TASK SET:
A) According to the Form 8-K cover page, what is the trading symbol for Watts Water Technologies' Class A Common Stock?
B) Resume the Form 8-K cover page for Watts Water Technologies from the point where it stops.

WASHINGTON, D.C. 20549

FORM 8-K

CURRENT REPORT

Pursuant to Section 13 or 15(d) of the Securities Exchange Act of 1934

Date of Report (Date of earliest event reported): July 19, 2022

WATTS WATER TECHNOLOGIES, INC.

(Exact Name of Registrant as Specified in its Charter)

Delaware

001-11499

04-2916536

(State or Other Jurisdiction

(Commission File Number)

(IRS Employer

of Incorporation)

Identification No.)

815 Chestnut Street, North Andover, Massachusetts 01845

(Address of Principal Executive Offices) (Zip Code)

(978) 688-1811

(Registrant’s telephone number, including area code)

Check the appropriate box below if the Form 8-K filing is intended to simultaneously satisfy the filing obligation of the registrant under any of the following provisions (see General Instruction A.2. below):

  Written communications pursuant to Rule 425 under the Securities Act (17 CFR 230.425)

  Soliciting material pursuant to Rule 14a-12 under the Exchange Act (17 CFR 240.14a-12)

  Pre-commencement communications pursuant to Rule 14d-2(b) under the Exchange Act (17 CFR 240.14d-2(b))

  Pre-commencement communications pursuant to Rule 13e-4(c) under the Exchange Act (17 CFR 240.13e-4(c))

Securities registered pursuant to Section 12(b) of the Act:

Title of each class

Trading

 Symbol(s)

Name of each exchange on which registered

Class A Common Stock, par value $0.10 per share

WTS

New York Stock Exchange

Indicate by check mark whether the registrant is an emerging growth company as defined in Rule 405 of the Securities Act of 1933 (§230.405 of this chapter) or Rule 12b-2 of the Securities Exchange Act of 1934 (§240.12b-2 of this chapter).

Emerging growth company

If an emerging growth company, indicate by check mark if the registrant has elected not to use the extended transition period for complying with any new or revised financial accounting standards provided pursuant to Section 13(a) of the Exchange Act.

Collected data entries:
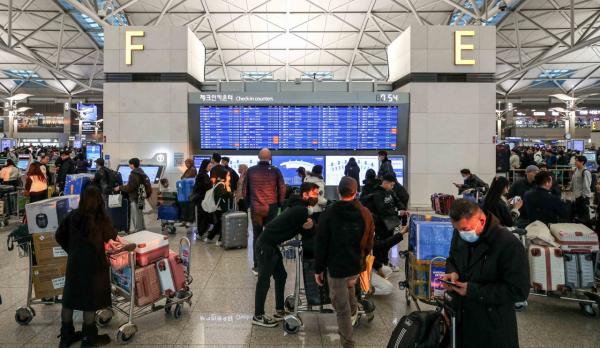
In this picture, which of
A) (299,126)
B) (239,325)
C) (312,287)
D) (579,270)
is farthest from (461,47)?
(239,325)

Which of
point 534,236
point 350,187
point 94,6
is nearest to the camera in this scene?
point 350,187

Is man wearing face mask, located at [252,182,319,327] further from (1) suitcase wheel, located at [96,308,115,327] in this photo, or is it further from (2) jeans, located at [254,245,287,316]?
(1) suitcase wheel, located at [96,308,115,327]

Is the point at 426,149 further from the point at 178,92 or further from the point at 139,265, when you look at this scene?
the point at 139,265

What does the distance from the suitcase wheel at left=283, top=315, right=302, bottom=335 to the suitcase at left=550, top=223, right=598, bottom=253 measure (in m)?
3.19

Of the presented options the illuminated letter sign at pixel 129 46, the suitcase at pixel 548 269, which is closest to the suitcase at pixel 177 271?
the suitcase at pixel 548 269

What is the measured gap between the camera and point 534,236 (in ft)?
17.5

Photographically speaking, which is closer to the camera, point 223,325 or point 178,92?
point 223,325

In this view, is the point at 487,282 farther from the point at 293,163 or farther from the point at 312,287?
the point at 293,163

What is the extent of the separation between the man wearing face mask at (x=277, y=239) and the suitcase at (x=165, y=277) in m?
0.95

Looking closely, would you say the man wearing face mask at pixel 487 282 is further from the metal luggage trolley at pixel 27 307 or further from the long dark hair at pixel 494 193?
the metal luggage trolley at pixel 27 307

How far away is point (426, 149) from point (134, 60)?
8.55 meters

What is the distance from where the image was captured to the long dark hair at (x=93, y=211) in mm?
4098

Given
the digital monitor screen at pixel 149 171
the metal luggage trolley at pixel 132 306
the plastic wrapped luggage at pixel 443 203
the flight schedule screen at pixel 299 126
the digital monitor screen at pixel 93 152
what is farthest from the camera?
the digital monitor screen at pixel 93 152

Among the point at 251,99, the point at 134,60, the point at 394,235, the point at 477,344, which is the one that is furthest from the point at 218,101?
the point at 477,344
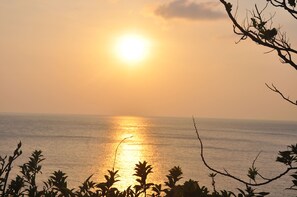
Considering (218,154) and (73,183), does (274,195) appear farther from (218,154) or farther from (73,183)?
(218,154)

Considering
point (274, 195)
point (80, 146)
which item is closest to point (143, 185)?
point (274, 195)

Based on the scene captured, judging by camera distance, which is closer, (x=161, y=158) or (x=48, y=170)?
(x=48, y=170)

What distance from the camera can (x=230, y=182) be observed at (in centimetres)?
8288

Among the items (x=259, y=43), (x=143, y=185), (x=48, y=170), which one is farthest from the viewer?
(x=48, y=170)

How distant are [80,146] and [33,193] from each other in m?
157

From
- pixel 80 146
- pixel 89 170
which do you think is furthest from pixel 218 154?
pixel 89 170

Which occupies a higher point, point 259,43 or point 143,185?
point 259,43

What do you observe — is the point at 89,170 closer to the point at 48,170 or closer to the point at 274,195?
the point at 48,170

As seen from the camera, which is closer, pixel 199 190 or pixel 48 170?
pixel 199 190

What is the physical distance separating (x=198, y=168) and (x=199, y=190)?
103792mm

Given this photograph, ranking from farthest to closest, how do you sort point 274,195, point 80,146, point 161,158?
point 80,146 → point 161,158 → point 274,195

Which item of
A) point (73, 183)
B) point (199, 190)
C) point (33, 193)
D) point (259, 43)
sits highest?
point (259, 43)

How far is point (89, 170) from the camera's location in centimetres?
9744

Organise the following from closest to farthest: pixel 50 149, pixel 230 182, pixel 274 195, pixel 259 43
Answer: pixel 259 43
pixel 274 195
pixel 230 182
pixel 50 149
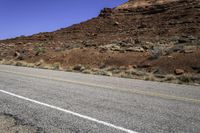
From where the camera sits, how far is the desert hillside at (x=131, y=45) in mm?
18594

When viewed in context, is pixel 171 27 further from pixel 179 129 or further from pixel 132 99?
pixel 179 129

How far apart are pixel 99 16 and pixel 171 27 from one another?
19.0 metres

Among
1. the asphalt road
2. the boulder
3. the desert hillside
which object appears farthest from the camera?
the desert hillside

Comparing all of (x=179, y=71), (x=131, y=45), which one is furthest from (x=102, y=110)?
(x=131, y=45)

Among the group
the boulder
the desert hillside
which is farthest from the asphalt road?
the boulder

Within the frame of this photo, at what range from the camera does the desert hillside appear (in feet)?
61.0

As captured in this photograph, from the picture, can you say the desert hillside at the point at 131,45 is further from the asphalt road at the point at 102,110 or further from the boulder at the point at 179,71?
the asphalt road at the point at 102,110

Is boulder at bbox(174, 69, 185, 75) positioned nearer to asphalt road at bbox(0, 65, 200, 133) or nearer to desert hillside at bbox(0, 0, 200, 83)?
desert hillside at bbox(0, 0, 200, 83)

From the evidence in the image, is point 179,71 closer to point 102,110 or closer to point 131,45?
point 102,110

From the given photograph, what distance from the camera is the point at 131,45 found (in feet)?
93.3

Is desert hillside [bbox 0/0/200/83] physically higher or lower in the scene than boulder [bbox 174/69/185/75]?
higher

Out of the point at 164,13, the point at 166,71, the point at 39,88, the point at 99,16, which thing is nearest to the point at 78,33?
the point at 99,16

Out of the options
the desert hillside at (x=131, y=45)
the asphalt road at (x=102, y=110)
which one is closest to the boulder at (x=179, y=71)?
the desert hillside at (x=131, y=45)

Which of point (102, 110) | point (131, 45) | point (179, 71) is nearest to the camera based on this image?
point (102, 110)
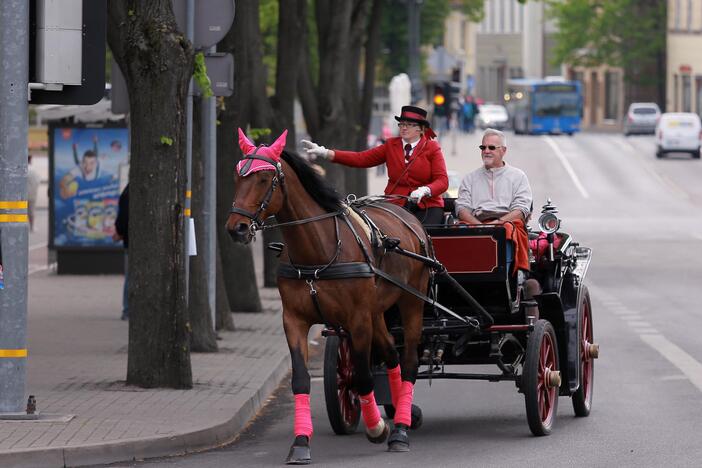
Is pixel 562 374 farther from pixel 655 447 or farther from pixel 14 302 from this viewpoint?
pixel 14 302

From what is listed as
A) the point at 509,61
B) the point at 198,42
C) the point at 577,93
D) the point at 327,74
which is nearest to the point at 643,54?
the point at 577,93

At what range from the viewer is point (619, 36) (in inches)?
4055

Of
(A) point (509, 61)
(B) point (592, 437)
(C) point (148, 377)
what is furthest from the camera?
(A) point (509, 61)

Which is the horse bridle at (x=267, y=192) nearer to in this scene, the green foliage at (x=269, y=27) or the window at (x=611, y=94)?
the green foliage at (x=269, y=27)

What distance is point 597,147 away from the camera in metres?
78.1

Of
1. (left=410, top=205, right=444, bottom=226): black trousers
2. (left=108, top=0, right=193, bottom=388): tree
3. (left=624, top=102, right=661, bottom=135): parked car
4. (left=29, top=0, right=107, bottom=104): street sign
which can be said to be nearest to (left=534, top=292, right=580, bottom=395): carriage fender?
(left=410, top=205, right=444, bottom=226): black trousers

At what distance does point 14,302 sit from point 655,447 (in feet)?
13.3

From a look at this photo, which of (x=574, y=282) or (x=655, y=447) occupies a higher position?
(x=574, y=282)

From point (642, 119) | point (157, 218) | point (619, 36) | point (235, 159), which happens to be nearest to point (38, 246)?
point (235, 159)

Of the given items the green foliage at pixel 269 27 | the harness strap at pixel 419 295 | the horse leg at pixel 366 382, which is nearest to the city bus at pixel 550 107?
the green foliage at pixel 269 27

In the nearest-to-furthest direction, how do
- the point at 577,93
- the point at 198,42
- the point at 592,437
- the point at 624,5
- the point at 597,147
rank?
the point at 592,437 < the point at 198,42 < the point at 597,147 < the point at 577,93 < the point at 624,5

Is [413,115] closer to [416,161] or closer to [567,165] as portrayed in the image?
[416,161]

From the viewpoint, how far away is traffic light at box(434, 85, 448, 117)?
45.2 metres

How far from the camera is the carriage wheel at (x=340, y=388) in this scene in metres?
10.8
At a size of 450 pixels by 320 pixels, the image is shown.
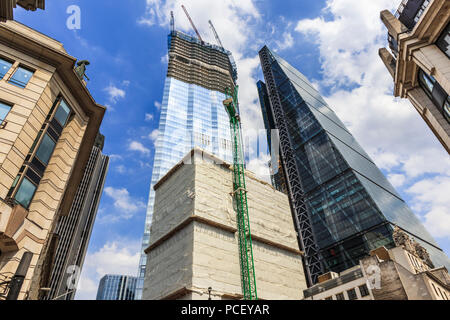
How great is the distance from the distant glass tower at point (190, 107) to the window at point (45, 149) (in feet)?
216

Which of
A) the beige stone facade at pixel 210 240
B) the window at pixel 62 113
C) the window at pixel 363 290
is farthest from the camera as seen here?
the window at pixel 363 290

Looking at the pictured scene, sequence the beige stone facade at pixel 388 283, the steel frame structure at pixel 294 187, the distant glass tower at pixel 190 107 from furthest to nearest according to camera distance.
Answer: the distant glass tower at pixel 190 107, the steel frame structure at pixel 294 187, the beige stone facade at pixel 388 283

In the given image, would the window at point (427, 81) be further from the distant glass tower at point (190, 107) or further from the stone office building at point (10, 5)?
the distant glass tower at point (190, 107)

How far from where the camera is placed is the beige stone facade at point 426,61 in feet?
59.3

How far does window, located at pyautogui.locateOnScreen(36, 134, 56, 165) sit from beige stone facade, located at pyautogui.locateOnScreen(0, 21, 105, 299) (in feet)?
1.40

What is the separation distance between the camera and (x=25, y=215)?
58.6ft

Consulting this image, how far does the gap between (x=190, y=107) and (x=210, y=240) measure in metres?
84.8

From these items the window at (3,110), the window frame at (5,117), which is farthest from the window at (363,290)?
the window at (3,110)

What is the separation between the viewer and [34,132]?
19.4m

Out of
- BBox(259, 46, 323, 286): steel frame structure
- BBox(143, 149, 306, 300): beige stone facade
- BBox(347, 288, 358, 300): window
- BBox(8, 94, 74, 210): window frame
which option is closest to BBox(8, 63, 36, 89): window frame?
BBox(8, 94, 74, 210): window frame

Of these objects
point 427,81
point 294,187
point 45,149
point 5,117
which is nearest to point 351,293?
point 427,81

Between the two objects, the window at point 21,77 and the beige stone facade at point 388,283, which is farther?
the beige stone facade at point 388,283
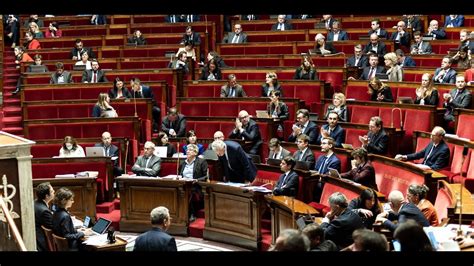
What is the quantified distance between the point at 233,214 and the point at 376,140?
134 centimetres

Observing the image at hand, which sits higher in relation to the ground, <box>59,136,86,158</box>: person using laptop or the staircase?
the staircase

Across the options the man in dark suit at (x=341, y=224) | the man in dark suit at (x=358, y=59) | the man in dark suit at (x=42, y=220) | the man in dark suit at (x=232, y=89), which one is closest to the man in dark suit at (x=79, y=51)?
the man in dark suit at (x=232, y=89)

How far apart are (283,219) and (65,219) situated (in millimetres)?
1579

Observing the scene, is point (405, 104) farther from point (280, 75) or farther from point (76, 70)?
point (76, 70)

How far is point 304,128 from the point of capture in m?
7.42

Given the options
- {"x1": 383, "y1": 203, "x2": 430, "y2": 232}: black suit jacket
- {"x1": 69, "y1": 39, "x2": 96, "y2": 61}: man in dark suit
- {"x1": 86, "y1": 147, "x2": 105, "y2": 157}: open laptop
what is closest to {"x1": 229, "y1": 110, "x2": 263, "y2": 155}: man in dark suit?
{"x1": 86, "y1": 147, "x2": 105, "y2": 157}: open laptop

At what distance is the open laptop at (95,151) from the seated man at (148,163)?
0.36 metres

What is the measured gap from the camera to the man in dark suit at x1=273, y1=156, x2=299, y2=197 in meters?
6.09

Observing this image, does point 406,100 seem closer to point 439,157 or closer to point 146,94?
point 439,157

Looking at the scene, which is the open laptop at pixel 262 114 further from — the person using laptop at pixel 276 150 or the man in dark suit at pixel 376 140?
the man in dark suit at pixel 376 140

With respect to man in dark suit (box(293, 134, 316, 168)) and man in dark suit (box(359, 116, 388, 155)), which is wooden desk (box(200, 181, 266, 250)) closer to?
man in dark suit (box(293, 134, 316, 168))

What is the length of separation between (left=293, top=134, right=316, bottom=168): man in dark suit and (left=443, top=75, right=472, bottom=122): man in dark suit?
1304mm

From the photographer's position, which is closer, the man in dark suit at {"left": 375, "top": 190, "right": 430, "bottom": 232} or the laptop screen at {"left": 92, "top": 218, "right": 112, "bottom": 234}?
the man in dark suit at {"left": 375, "top": 190, "right": 430, "bottom": 232}

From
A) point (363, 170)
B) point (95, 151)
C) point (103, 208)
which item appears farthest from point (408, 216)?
point (95, 151)
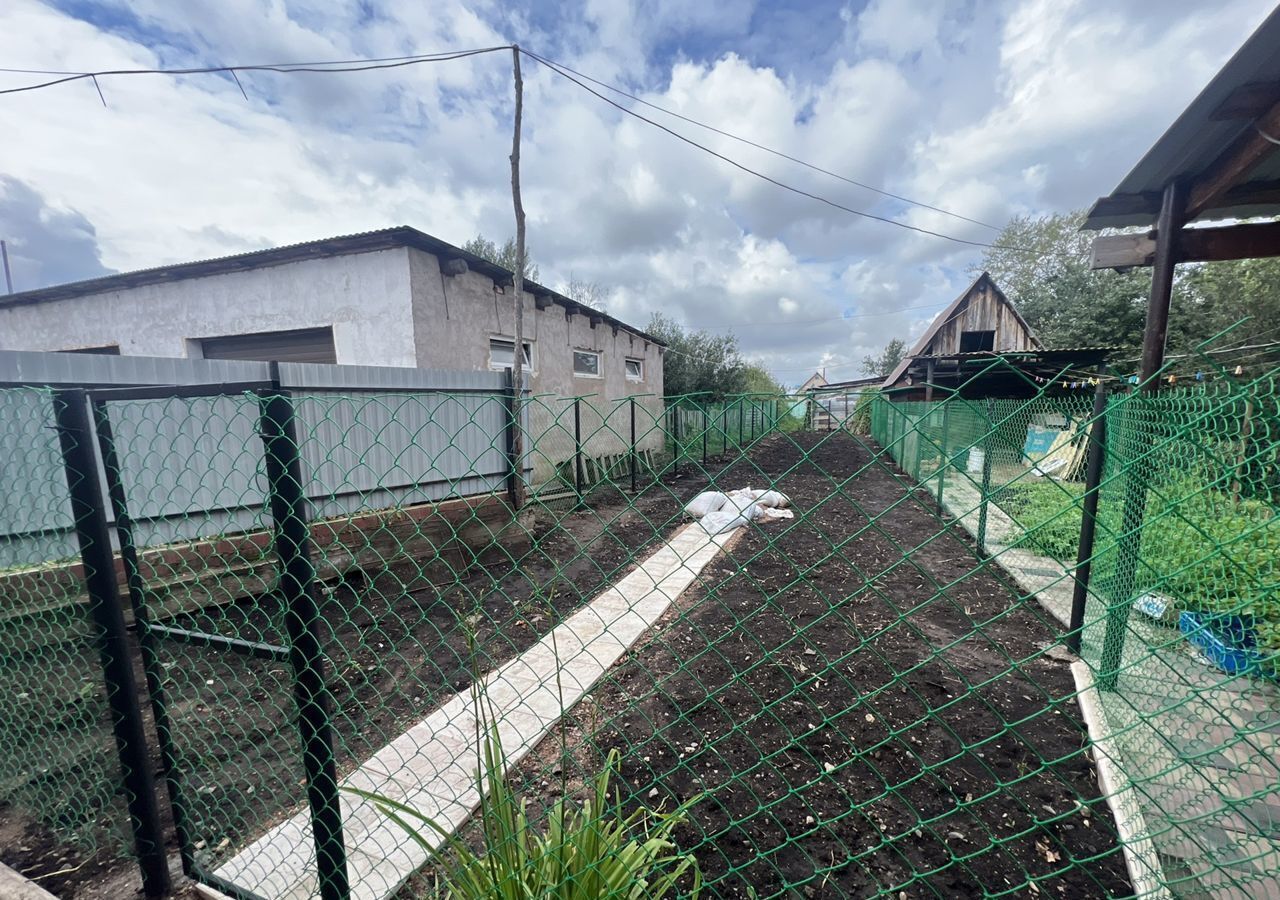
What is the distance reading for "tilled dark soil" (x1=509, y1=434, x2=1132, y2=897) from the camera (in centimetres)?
152

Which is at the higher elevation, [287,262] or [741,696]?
[287,262]

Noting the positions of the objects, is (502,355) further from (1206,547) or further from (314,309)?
(1206,547)

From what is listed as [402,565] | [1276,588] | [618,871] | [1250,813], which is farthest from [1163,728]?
[402,565]

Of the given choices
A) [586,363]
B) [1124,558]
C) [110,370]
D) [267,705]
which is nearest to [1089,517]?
[1124,558]

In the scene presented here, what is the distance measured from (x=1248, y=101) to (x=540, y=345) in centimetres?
780

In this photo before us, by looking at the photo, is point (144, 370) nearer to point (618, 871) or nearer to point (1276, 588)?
point (618, 871)

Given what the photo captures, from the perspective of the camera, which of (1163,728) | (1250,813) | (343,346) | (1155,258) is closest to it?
(1250,813)

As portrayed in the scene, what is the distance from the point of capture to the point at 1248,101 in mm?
1911

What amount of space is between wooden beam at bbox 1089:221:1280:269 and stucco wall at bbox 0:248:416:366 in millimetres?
6178

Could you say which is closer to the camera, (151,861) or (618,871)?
(618,871)

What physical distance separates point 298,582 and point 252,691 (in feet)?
7.27

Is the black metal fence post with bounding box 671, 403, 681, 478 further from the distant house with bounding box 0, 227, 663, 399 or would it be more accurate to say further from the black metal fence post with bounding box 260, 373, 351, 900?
the distant house with bounding box 0, 227, 663, 399

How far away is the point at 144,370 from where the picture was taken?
355 centimetres

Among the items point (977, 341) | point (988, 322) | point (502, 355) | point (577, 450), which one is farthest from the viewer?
point (977, 341)
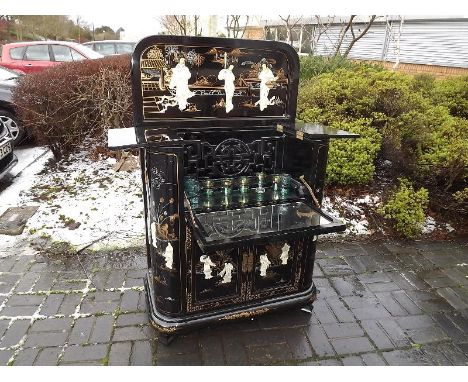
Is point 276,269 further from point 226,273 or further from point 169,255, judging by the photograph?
point 169,255

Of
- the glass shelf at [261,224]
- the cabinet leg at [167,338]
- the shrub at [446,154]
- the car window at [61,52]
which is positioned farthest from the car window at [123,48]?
the cabinet leg at [167,338]

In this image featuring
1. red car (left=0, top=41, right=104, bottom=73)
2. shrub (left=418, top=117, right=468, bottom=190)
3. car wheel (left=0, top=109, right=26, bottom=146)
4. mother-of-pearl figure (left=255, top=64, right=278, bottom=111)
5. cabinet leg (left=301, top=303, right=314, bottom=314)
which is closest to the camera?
mother-of-pearl figure (left=255, top=64, right=278, bottom=111)

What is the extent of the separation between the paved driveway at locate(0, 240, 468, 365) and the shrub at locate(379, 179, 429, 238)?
470mm

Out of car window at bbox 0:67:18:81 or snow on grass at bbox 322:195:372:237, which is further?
car window at bbox 0:67:18:81

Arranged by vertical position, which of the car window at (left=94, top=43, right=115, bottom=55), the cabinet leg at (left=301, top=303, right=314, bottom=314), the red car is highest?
the car window at (left=94, top=43, right=115, bottom=55)

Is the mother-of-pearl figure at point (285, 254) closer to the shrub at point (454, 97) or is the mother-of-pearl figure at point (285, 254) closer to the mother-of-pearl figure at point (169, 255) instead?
the mother-of-pearl figure at point (169, 255)

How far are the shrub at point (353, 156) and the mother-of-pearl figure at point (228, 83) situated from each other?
91.9 inches

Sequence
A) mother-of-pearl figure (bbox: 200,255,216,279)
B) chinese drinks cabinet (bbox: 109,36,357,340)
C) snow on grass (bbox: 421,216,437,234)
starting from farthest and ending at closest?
snow on grass (bbox: 421,216,437,234) < mother-of-pearl figure (bbox: 200,255,216,279) < chinese drinks cabinet (bbox: 109,36,357,340)

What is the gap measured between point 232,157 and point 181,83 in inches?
26.0

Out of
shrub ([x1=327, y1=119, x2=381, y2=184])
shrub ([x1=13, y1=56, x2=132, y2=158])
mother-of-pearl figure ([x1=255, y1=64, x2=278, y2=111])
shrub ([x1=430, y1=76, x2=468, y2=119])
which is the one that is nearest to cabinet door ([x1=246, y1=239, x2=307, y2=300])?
mother-of-pearl figure ([x1=255, y1=64, x2=278, y2=111])

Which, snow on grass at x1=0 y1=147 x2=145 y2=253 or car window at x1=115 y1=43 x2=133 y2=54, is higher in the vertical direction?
car window at x1=115 y1=43 x2=133 y2=54

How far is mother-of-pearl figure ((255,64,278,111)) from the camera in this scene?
2580mm

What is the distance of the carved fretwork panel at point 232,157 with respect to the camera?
103 inches

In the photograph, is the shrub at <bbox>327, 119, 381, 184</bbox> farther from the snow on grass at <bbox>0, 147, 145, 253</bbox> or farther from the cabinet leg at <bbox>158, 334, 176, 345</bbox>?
the cabinet leg at <bbox>158, 334, 176, 345</bbox>
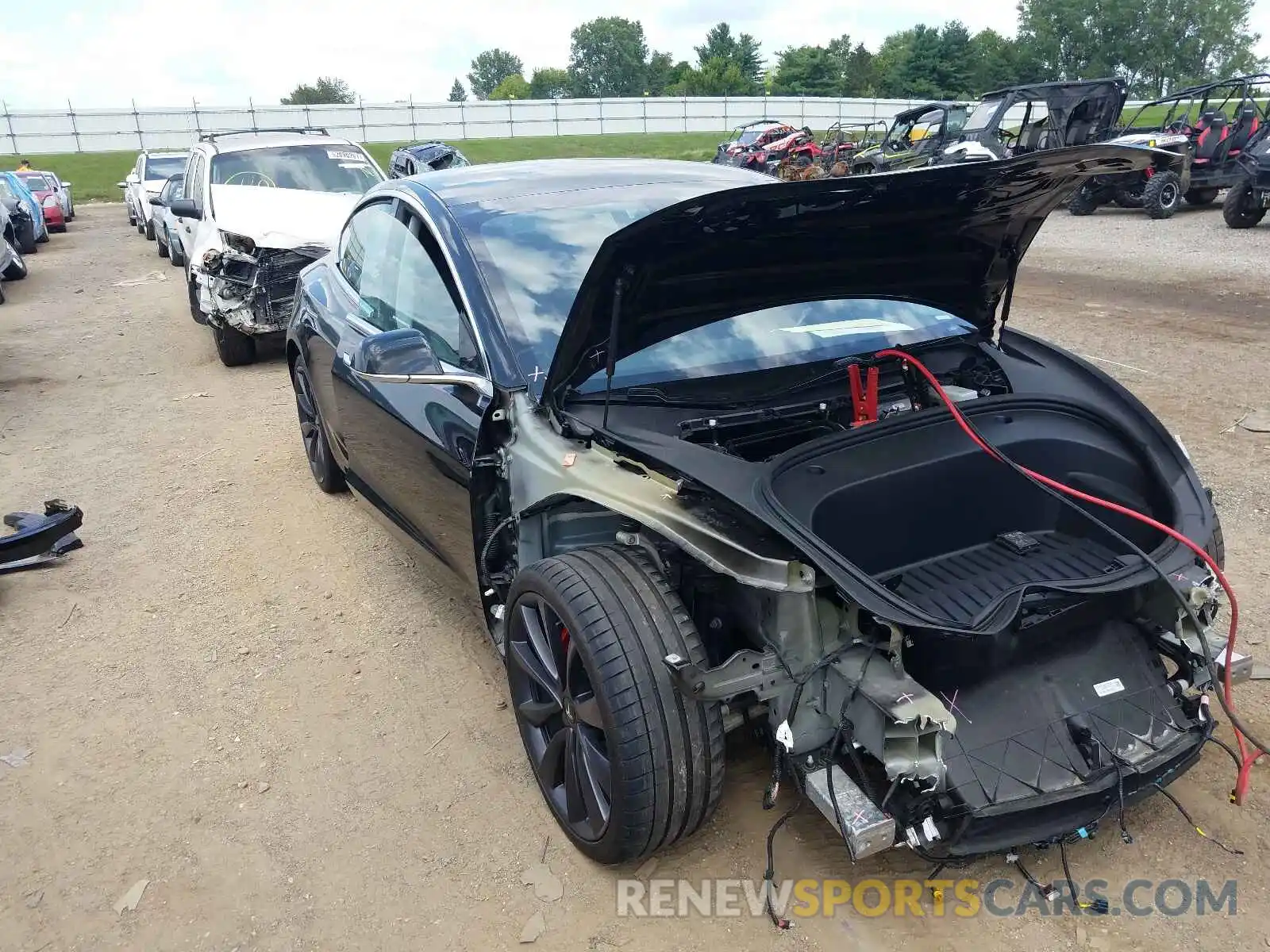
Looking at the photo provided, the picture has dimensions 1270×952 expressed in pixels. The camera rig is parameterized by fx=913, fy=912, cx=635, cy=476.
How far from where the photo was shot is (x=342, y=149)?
970 cm

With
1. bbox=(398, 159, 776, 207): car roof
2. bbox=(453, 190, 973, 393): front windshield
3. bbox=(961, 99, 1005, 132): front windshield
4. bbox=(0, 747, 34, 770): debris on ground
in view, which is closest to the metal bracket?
bbox=(453, 190, 973, 393): front windshield

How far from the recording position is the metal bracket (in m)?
2.10

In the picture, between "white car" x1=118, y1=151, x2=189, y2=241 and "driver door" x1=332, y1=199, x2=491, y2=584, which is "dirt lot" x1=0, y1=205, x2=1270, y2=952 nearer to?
"driver door" x1=332, y1=199, x2=491, y2=584

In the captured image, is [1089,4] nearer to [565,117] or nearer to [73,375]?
[565,117]

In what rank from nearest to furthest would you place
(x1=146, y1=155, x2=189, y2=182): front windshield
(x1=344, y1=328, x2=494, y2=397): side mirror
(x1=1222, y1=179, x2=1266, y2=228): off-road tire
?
(x1=344, y1=328, x2=494, y2=397): side mirror
(x1=1222, y1=179, x2=1266, y2=228): off-road tire
(x1=146, y1=155, x2=189, y2=182): front windshield

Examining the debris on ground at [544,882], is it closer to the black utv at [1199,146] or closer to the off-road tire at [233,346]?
the off-road tire at [233,346]

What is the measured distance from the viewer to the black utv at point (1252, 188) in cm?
1273

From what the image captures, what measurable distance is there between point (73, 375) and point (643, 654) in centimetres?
842

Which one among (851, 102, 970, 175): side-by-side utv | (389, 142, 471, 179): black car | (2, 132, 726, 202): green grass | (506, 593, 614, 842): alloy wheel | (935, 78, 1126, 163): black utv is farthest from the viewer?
(2, 132, 726, 202): green grass

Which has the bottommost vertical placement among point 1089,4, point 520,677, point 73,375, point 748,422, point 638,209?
point 73,375

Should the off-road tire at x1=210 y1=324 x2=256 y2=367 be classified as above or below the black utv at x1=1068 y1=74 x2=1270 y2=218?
below

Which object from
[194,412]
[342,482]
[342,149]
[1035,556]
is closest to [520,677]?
[1035,556]

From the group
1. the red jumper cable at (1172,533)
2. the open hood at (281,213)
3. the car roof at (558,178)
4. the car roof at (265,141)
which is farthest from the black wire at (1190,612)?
the car roof at (265,141)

OUTPUTS FOR THE TASKS:
A) WTS

B)
Item 5.02 Departure of Directors or Certain Officers; Election of Directors; Appointment of Certain Officers; Compensatory Arrangements of Certain Officers

On July 19, 2022, Watts Water Technologies, Inc. (the “Company”) announced the appointment of Andre Dhawan as the Company’s Chief Operating Officer effective upon the commencement of his employment with the Company on August 15, 2022.

In connection with Mr. Dhawan joining the Company, Munish Nanda will step down as President of the Americas & Europe effective as of August 15, 2022 and thereafter will provide transition and advisory services until his planned retirement from the Company in May 2023.

Mr. Dhawan, age 59, previously served as President, Americas from July 2020 to July 2022 and President, EMEA & APAC from July 2015 to July 2020 for Gilbarco Veeder-Root, a subsidiary of Vontier Corporation and formerly a subsidiary of Danaher Corporation. Gilbarco Veeder-Root is a global manufacturer of fueling and convenience store equipment and technology. Mr Dhawan also served as President, EMEA for Xylem Inc. from 2013 to 2014 following its spin-off from ITT Corporation. Xylem is a global designer, manufacturer and equipment and service provider for water and wastewater applications. From 1998 to 2012, Mr. Dhawan served in a number of progressively more senior leadership positions with ITT Corporation. ITT Corporation was a global multi-industry engineering and manufacturing company focused on global defense and security, water and fluids management, and motion and flow control solutions.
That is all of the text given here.